_Given passage_:

:::::

Published 23rd September 2016
Johannesburg, South Africa, 23rd September 2016—The role of Lao People’s Democratic Republic (PDR) in the international trafficking of protected wildlife will be under scrutiny today in the lead up to the Convention on International Trade in Endangered Species of Wild Fauna and Flora (CITES) meeting that gets fully underway this Saturday.
Kanitha Krishnasamy, Boyd Leupen, Or Oi Ching
During the CITES Standing Committee today, government representative members will examine a report written by the CITES Secretariat following a Mission to Lao PDR in July this year which is heavily critical of the way the country is failing to meet its requirements under CITES.
Their report highlights critical gaps in legislative coverage, a lack of law enforcement effort and a need to work with neighbouring countries to address transboundary trafficking of species along with a range of recommended actions.
The CITES Mission report also raises concerns “that rhinoceros horn, elephant ivory and other wildlife specimens are smuggled through Laos to other countries in Asia…the country is targeted by organized crime groups as a transit point.”
Illustrating Lao PDR’s poor record in addressing wildlife crime, TRAFFIC today released two reports into the country’s role in the trafficking of pangolins and the Helmeted Hornbill.
TRAFFIC’s research has provided further insight to the serious failures to regulate wildlife trafficking highlighted by the CITES Secretariat’s Mission to Lao PDR
Kanitha Krishnasamy, TRAFFIC’s Senior Programme Manager in Southeast Asia“Lao PDR clearly needs to address these issues as a matter of urgency or risk becoming dubbed the wildlife smuggling capital of Asia.”

:::::

_Entries shown_:

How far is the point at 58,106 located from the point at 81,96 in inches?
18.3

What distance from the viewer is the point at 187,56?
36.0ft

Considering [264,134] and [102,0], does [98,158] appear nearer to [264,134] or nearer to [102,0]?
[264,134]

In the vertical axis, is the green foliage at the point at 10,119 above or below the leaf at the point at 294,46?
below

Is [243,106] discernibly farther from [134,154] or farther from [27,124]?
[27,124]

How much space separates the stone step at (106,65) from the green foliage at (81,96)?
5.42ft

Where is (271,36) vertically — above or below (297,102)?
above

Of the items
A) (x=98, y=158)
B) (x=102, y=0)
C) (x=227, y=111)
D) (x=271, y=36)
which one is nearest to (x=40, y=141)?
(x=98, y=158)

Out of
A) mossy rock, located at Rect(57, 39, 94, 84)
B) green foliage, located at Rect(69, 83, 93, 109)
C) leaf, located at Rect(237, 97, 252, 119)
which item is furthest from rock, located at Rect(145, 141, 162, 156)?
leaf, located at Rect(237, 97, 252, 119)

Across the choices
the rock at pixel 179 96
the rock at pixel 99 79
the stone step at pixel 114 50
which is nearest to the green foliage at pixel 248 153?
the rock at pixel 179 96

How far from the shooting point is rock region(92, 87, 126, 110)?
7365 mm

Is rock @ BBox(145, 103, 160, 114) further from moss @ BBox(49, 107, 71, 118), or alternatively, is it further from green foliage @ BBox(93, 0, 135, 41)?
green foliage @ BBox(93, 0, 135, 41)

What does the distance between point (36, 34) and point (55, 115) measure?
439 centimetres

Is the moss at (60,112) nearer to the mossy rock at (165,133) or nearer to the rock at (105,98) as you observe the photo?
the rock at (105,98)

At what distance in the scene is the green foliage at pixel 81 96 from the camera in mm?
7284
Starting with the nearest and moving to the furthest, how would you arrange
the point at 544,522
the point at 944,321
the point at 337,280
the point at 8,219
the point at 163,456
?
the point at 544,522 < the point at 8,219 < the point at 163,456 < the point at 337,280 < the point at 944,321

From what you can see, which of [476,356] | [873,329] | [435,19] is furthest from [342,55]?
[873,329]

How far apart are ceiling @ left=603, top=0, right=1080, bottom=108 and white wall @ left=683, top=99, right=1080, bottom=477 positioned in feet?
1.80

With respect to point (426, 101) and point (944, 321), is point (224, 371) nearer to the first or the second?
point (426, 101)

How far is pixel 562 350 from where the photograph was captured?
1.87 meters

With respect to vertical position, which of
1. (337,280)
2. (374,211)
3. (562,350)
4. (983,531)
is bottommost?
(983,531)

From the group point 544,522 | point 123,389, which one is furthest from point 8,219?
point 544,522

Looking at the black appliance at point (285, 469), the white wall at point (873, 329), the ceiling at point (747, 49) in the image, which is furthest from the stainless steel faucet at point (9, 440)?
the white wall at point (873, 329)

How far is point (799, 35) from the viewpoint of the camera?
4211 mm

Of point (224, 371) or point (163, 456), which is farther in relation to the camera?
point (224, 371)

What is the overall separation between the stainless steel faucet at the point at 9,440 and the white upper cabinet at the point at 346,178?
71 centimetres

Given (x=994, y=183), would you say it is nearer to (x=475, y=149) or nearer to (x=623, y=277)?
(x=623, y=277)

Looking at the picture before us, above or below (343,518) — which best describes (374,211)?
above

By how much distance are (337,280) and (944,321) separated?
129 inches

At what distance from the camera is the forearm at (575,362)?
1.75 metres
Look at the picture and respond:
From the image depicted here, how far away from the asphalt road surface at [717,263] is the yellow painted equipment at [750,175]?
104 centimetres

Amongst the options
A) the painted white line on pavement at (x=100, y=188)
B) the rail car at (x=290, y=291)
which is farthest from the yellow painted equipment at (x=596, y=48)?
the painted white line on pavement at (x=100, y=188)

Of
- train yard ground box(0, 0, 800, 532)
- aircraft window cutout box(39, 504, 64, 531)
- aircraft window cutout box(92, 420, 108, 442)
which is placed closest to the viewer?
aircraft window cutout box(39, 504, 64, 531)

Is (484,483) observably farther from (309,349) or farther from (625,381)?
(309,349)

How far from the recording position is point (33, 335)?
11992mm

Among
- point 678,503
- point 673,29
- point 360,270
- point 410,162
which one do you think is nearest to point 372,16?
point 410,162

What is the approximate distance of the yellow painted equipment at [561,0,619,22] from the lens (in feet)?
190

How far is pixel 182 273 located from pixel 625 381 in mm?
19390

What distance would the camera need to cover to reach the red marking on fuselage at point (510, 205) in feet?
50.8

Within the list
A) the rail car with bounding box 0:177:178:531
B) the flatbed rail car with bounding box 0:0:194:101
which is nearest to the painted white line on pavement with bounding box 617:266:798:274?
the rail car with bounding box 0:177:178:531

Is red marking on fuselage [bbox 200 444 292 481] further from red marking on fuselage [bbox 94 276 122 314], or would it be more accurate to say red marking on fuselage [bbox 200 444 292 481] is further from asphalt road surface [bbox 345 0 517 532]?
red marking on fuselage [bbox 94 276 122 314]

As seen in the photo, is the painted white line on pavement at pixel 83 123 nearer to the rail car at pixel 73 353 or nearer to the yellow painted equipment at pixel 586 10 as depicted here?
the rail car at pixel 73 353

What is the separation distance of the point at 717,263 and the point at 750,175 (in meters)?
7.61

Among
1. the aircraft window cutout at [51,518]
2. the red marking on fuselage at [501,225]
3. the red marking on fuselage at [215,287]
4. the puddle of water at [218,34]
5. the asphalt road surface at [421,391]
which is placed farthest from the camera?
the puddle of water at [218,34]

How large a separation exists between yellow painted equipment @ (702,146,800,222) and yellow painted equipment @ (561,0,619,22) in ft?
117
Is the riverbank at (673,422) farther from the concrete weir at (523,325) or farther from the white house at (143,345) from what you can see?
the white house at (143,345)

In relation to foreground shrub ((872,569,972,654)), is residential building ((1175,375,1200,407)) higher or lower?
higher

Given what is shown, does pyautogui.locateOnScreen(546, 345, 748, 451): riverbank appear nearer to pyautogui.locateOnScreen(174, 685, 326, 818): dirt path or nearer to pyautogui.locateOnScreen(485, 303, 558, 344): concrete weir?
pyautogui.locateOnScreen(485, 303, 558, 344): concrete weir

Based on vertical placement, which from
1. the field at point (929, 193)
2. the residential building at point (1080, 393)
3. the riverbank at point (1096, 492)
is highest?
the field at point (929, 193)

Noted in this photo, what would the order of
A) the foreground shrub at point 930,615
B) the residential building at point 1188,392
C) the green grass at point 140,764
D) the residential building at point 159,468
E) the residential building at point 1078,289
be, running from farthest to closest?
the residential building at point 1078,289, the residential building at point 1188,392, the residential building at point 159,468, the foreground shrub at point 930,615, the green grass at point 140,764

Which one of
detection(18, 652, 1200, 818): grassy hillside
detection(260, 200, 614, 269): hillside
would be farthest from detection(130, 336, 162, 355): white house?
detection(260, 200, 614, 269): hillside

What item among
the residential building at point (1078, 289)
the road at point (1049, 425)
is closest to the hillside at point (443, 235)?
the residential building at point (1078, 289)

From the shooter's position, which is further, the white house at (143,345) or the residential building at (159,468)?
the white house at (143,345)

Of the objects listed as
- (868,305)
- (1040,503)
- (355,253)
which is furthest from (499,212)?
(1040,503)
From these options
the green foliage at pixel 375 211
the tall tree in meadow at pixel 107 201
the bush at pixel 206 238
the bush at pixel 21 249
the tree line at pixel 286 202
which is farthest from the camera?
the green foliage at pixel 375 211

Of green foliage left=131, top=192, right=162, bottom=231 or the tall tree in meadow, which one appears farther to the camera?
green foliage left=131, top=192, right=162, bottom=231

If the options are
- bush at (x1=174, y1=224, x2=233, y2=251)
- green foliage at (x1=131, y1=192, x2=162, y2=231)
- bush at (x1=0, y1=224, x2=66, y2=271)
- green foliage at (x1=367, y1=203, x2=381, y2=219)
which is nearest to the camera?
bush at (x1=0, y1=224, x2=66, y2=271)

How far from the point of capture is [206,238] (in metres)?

:::::

_Directions_:
A - In the Lao PDR wildlife trafficking release, which two kinds of wildlife are the subject of the reports TRAFFIC released that day?
B - Rewrite the paragraph of the Lao PDR wildlife trafficking release beginning "During the CITES Standing Committee today" in a single shorter sentence, keeping its main facts.
Nothing in the records is needed for this work.

_Expected answers_:
A - Pangolins and the Helmeted Hornbill.

B - At today's CITES Standing Committee, government representatives will review a CITES Secretariat report from its July Mission to Lao PDR that sharply criticizes the country's failure to meet its CITES requirements.